In affirming the lower court’s dismissal, the Third Circuit agreed that much of the information on which the alleged FCA case was based had been publicly disclosed before Repko’s qui tam case was filed, through postings on websites and filings in prior litigation.  Under the FCA, prior public disclosure is a jurisdictional bar to pursuing a FCA case unless the qui tam relator can show he is the original source of that disclosed information.  The FCA defines an original source to include one who, prior to a public disclosure, “has voluntarily disclosed to the Government the information on which the allegations or transactions in a claim are based,”  The appellate court was persuaded by the fact Repko had initially disclosed the challenged arrangements to the government under his plea agreement; the disclosure was bargained-for consideration which enabled Repko to obtain a lower sentence on his bank fraud charges.  While never mentioning the word “voluntarily,” the court found that since the plea agreement compelled his disclosures to the government, Repko was essentially estopped from invoking the original source exception. Without the exception, the public disclosure bar remained applicable and the lower court correctly ruled that it had no subject matter jurisdiction over the FCA action.  

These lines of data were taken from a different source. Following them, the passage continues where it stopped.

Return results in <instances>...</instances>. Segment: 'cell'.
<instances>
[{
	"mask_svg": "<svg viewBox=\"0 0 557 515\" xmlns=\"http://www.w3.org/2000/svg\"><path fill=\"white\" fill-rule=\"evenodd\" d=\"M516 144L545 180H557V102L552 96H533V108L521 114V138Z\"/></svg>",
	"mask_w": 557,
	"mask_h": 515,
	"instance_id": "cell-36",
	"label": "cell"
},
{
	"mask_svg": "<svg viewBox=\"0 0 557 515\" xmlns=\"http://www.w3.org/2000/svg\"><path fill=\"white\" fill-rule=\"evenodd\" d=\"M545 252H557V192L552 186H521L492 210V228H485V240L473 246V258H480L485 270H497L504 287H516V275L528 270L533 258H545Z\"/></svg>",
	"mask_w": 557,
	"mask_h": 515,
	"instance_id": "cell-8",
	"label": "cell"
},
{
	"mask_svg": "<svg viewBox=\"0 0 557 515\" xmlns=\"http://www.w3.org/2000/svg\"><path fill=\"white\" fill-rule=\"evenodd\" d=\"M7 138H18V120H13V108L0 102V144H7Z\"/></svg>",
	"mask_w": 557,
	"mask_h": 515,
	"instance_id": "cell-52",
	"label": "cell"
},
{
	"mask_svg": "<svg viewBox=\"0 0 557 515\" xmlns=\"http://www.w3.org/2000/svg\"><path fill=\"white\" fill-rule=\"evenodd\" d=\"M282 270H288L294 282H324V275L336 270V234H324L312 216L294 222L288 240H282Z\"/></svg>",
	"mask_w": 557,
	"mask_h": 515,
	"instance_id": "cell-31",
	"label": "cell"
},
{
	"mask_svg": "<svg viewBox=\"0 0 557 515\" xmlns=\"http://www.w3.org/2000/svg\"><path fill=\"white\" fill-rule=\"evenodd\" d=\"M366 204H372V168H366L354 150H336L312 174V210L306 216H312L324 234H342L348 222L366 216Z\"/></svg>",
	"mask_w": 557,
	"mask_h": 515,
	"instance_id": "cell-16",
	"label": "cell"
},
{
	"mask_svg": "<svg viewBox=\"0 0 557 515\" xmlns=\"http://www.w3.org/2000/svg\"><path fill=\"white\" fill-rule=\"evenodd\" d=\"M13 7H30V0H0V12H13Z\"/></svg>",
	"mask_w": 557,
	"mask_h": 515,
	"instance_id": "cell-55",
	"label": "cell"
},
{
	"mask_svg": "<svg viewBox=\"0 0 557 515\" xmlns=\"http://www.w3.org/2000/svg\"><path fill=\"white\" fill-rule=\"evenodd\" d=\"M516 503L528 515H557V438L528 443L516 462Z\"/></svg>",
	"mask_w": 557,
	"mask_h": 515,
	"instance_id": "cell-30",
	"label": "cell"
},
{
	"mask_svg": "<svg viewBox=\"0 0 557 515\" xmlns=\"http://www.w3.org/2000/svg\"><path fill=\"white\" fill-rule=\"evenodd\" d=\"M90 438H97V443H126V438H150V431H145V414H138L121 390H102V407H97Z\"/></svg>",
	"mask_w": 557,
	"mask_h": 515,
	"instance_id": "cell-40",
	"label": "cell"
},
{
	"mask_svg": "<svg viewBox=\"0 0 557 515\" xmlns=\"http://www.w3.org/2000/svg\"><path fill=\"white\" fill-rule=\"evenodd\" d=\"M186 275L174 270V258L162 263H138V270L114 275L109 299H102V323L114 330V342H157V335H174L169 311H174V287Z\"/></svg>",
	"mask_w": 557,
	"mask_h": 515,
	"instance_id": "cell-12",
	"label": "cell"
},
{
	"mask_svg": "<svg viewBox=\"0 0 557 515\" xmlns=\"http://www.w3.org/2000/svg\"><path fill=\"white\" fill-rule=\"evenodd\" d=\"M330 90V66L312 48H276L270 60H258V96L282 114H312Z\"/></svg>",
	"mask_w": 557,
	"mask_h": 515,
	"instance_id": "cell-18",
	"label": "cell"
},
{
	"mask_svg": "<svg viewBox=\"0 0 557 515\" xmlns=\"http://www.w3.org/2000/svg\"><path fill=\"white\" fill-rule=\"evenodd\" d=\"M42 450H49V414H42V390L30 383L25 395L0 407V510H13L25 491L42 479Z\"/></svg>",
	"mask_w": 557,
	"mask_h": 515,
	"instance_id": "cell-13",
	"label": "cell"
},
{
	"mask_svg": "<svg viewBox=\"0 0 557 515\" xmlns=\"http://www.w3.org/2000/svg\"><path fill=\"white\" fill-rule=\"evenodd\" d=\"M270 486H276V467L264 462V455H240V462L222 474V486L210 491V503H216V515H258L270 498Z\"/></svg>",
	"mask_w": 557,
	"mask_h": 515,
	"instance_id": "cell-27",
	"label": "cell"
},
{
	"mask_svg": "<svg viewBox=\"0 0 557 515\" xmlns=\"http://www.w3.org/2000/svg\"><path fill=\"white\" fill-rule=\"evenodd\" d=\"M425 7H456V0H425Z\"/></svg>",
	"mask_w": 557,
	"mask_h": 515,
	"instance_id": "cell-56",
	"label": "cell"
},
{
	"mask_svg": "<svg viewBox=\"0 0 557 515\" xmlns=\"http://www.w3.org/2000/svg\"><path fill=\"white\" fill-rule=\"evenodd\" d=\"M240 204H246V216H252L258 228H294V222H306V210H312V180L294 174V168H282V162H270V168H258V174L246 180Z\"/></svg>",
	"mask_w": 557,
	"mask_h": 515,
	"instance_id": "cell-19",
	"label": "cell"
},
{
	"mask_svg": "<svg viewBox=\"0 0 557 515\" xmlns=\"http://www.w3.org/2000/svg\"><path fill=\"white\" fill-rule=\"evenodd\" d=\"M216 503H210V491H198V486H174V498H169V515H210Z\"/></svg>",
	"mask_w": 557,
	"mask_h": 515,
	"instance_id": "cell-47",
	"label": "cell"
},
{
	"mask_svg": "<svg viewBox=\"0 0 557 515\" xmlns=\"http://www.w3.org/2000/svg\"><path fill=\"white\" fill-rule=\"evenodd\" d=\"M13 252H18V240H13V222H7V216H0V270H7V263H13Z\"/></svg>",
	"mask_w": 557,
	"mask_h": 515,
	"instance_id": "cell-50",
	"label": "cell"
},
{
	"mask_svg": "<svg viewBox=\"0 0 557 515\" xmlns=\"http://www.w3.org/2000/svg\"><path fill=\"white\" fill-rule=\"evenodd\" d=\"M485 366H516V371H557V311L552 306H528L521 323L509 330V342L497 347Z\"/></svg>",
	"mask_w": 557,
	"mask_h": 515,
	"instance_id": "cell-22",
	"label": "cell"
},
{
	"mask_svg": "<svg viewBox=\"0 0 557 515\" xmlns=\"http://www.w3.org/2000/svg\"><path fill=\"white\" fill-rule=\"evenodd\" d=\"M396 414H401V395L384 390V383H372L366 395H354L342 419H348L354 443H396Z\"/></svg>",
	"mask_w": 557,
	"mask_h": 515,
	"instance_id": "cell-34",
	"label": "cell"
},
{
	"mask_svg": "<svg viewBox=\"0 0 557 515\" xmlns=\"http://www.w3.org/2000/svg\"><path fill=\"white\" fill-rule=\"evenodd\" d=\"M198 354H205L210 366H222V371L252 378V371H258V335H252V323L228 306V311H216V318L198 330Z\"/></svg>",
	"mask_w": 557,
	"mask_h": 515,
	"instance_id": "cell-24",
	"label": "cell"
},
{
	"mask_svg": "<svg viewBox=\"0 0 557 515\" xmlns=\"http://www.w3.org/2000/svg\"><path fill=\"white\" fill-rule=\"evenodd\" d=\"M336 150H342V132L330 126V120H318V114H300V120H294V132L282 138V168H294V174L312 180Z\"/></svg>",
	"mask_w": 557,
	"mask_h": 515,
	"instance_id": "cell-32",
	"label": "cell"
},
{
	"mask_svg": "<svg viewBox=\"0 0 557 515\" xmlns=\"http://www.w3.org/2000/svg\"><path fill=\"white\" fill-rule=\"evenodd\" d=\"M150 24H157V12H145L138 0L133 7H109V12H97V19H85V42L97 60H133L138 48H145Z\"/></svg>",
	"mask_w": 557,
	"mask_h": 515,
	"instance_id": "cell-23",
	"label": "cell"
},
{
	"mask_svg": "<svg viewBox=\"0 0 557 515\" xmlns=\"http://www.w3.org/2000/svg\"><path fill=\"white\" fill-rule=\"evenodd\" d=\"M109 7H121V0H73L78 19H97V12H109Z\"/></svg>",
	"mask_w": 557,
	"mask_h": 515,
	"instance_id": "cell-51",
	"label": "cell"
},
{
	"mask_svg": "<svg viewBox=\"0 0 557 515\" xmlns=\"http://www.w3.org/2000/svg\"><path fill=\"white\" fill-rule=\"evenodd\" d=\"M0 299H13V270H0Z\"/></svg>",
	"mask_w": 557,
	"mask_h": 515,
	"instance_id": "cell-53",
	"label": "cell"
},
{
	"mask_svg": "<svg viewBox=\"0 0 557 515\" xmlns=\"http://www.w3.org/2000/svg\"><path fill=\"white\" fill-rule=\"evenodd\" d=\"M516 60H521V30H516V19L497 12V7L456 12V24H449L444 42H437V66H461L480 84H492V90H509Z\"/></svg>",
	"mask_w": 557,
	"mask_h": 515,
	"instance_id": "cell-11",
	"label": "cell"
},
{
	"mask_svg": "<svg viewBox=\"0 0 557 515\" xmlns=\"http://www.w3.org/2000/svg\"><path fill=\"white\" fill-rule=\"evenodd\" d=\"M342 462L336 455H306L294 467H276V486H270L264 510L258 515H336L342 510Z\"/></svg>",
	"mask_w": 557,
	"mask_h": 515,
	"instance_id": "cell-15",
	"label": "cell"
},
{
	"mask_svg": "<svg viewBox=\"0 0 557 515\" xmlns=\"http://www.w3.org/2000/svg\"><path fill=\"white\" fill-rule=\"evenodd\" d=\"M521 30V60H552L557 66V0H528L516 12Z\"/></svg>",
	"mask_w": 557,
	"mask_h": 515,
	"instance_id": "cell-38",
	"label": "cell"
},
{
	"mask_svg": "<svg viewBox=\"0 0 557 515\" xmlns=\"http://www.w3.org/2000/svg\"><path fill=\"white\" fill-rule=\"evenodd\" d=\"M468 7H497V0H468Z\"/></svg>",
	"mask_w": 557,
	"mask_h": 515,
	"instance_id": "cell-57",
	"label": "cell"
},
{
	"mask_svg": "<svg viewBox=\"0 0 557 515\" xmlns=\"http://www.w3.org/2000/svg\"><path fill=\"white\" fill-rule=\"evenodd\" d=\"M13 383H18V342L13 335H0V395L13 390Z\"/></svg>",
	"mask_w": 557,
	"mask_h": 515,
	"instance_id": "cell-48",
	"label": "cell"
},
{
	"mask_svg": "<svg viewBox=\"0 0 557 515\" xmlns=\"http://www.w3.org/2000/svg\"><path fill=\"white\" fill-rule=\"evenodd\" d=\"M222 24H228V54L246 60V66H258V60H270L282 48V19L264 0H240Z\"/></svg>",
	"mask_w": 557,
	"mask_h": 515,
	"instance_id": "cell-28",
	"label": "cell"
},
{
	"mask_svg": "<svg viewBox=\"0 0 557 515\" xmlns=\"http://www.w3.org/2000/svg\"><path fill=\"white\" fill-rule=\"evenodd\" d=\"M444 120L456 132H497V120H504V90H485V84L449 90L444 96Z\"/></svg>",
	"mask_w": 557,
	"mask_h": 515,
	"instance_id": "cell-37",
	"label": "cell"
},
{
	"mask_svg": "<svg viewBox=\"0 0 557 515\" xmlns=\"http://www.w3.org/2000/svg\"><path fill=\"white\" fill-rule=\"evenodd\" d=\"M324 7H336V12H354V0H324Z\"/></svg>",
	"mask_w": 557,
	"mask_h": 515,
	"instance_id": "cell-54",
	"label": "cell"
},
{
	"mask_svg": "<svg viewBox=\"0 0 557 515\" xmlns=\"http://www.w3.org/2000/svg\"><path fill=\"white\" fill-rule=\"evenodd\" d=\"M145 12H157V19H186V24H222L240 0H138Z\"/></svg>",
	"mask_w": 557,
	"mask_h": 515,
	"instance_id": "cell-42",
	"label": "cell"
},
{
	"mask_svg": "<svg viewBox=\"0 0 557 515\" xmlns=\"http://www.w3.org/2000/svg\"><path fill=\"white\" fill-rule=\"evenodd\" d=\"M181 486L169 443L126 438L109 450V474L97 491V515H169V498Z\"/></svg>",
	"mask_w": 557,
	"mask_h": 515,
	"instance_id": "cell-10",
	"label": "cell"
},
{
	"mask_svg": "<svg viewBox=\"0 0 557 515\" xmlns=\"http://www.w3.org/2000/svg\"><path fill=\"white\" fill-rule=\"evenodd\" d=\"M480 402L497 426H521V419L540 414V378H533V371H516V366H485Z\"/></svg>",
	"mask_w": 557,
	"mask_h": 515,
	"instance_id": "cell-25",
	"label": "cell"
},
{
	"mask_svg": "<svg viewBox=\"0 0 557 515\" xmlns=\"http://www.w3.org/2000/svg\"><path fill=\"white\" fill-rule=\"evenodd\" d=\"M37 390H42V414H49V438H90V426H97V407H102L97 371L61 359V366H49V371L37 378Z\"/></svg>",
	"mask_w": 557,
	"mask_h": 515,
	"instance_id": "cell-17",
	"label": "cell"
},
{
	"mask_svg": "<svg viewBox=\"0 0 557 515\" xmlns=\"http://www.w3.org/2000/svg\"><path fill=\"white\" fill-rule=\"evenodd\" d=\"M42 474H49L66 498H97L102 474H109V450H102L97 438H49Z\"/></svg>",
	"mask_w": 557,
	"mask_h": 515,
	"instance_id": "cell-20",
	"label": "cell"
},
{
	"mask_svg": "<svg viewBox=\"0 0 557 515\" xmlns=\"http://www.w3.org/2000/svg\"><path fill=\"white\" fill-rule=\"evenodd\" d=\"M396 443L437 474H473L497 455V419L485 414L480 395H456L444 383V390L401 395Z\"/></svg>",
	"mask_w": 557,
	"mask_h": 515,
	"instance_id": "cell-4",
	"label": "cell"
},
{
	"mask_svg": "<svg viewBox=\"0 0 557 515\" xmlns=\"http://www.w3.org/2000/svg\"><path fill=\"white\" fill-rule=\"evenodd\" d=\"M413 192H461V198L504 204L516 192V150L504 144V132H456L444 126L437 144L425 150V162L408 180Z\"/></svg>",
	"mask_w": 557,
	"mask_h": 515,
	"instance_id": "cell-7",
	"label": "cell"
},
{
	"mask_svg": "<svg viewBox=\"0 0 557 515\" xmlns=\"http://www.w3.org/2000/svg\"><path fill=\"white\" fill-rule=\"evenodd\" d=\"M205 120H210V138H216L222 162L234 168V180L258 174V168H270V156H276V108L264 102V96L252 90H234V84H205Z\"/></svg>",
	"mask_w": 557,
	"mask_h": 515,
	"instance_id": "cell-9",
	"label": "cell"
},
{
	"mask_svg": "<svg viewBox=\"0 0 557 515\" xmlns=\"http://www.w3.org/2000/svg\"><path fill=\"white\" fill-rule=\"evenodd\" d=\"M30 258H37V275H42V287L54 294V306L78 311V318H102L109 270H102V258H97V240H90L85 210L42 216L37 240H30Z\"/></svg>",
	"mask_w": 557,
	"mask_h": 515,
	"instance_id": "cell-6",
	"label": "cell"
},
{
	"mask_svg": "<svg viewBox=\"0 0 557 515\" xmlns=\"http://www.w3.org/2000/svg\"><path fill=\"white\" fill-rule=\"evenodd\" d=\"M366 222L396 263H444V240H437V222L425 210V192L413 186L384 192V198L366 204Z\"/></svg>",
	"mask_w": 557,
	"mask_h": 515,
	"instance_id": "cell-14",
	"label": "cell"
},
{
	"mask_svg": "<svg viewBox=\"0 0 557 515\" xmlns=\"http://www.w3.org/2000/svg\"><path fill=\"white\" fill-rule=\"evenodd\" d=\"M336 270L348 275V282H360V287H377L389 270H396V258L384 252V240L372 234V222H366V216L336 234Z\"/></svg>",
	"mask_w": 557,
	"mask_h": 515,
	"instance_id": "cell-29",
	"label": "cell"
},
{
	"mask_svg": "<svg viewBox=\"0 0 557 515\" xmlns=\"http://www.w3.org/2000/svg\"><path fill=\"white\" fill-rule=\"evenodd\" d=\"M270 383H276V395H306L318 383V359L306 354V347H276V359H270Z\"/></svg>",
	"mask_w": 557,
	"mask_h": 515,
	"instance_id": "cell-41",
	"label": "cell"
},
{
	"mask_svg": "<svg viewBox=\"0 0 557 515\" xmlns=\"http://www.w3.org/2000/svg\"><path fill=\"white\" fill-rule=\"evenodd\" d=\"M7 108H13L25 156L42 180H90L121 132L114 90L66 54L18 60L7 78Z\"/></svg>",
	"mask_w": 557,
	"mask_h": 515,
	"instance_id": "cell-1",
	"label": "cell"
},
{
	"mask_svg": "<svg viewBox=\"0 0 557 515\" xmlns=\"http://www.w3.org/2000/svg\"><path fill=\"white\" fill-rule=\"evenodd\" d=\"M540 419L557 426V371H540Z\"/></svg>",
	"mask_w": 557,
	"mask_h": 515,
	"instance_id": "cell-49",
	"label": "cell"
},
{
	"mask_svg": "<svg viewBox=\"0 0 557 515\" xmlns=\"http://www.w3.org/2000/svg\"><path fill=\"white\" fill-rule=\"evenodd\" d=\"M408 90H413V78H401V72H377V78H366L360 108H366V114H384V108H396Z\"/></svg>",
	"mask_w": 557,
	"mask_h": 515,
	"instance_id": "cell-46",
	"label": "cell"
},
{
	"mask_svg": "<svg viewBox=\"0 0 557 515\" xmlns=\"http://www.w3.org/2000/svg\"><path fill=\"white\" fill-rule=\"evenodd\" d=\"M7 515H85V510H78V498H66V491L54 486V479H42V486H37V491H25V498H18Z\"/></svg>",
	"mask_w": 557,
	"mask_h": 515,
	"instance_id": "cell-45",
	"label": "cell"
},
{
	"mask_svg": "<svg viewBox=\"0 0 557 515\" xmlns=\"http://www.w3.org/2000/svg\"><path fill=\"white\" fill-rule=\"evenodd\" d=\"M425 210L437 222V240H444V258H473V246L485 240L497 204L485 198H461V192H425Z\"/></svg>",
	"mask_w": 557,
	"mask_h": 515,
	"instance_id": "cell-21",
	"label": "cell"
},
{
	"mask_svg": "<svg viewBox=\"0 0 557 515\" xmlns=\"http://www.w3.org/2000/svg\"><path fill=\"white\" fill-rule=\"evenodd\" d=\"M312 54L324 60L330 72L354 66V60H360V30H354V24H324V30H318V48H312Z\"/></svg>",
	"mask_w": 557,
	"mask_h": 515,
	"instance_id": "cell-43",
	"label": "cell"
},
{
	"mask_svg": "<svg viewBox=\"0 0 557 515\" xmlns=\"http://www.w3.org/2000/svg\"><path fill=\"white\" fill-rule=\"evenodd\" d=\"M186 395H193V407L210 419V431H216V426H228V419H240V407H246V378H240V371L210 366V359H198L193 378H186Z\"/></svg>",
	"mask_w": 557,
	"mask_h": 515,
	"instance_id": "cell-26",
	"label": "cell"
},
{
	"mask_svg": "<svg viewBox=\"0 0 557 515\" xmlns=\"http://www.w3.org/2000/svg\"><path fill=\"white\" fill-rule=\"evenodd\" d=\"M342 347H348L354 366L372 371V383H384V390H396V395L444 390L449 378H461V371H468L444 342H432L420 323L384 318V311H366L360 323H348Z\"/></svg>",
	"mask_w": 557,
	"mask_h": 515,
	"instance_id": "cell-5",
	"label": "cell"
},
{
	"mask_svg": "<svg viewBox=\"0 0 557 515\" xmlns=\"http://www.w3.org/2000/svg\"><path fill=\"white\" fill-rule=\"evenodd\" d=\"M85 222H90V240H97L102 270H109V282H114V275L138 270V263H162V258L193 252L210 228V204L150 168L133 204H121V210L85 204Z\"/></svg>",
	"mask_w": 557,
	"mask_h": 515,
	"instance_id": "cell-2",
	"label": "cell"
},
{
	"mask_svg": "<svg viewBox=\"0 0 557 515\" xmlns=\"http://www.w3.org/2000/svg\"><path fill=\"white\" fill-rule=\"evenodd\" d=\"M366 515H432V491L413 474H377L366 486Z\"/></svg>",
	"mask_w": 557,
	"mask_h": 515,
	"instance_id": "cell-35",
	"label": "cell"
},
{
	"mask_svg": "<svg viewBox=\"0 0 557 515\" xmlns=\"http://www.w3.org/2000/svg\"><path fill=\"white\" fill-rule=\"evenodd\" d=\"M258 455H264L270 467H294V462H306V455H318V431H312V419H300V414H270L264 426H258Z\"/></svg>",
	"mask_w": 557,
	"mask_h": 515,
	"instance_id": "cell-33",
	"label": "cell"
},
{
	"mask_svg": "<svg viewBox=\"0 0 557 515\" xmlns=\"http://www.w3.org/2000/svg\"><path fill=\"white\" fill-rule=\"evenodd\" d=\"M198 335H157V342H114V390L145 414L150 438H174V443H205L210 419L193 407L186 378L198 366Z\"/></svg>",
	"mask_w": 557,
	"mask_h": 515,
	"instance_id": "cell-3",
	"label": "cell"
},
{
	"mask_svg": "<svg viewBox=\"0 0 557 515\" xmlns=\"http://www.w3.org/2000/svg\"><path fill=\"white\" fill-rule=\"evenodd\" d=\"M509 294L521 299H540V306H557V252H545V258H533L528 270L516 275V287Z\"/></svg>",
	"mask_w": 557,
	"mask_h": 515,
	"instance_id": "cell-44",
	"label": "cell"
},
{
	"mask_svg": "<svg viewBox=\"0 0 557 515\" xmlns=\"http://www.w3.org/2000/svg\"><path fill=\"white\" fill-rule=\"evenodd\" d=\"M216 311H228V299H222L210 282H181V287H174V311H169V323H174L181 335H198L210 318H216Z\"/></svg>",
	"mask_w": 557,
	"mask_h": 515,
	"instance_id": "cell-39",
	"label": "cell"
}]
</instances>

The import of the Third Circuit’s opinion may be limited; indeed, the Third Circuit decision is stamped as “not precedential.”  And while many individual plea agreements do not require disclosure of other unlawful activities, diversion agreements or conditions of probation may contain provisions requiring an individual report suspected illegality.  So if you face a qui tam suit brought by an ex-employee who at one time faced criminal charges, and there is a public disclosure issue, some targeted discovery related to the terms of any agreements with government attorneys, and/or conditions of probation, may be warranted.